Assistant (RAG): $0.001 per token.
— Retrieved context (filtered by threshold):
1. sim=0.850 Azure AI pricing updated on Aug 2025: $0.001 per token
2. sim=0.749 AWS AI pricing July 2025: $0.002 per token
3. sim=0.712 Google AI pricing May 2025: $0.0015 per token
You: What is the capital of France?
Assistant (LLM): Paris.
You: What is the capital of India?
Assistant (LLM): New Delhi.
Why RAG Is Powerful
| Traditional GPT | GPT + RAG |
|---|---|
| Stuck with training data | Always up-to-date |
| Can’t access private data | Uses company/internal documents |
| May hallucinate facts | Reduces hallucinations |
| Limited personalization | Enables tailored responses |
Real-World Use Cases
RAG powers modern AI systems everywhere:
- Chatbots → Customer support bots fetching company FAQs.

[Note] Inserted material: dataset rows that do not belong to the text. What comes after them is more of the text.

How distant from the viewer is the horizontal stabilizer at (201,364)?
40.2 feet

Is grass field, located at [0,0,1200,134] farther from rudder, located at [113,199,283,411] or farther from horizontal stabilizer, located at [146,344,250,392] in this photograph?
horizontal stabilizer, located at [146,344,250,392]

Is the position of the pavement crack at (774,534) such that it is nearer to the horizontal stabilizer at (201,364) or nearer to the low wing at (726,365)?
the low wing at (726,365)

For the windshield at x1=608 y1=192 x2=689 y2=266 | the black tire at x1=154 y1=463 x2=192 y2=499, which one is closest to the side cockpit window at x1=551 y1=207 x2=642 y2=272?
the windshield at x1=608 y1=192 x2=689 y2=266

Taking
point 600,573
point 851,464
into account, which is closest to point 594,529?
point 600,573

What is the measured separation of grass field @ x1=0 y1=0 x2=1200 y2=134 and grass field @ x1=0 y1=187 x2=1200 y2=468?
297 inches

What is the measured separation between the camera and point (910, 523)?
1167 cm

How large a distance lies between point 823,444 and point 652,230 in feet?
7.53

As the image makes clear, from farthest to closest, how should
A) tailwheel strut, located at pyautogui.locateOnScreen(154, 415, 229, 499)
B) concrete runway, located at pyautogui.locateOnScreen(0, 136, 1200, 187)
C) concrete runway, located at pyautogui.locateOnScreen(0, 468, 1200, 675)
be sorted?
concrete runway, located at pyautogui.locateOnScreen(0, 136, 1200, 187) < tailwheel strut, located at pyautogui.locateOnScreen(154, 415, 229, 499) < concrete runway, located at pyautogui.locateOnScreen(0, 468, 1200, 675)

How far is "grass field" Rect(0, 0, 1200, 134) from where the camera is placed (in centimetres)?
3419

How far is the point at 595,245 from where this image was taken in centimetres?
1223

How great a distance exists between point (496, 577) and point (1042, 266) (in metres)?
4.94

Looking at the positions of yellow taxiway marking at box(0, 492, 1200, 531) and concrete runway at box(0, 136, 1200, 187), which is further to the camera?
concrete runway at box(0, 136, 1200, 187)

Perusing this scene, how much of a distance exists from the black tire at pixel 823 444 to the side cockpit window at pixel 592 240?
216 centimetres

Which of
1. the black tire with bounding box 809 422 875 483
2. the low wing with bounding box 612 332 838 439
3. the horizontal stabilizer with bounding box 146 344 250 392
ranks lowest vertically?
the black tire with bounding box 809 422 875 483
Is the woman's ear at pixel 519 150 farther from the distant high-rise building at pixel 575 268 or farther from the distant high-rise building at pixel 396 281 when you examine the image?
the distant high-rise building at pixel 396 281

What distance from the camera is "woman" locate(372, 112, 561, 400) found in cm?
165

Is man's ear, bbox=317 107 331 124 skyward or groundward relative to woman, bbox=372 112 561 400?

- Knowledge Assistants → Query internal docs and answer complex queries.
- Search Engines → Use embeddings for semantic search instead of keyword matching.
- Medical & Legal AI → Pull trusted references before generating answers.
If you’ve used ChatGPT with Bing, Perplexity AI, or Claude with Docs, you’ve already experienced RAG in action.
Key Takeaways
- Embeddings convert text into meaningful numbers.
- Vector Databases make searching fast and semantic.
- RAG = GPT + Embeddings + Vector DBs.
- This lets AI reason + retrieve → accurate, up-to-date, and context-aware responses.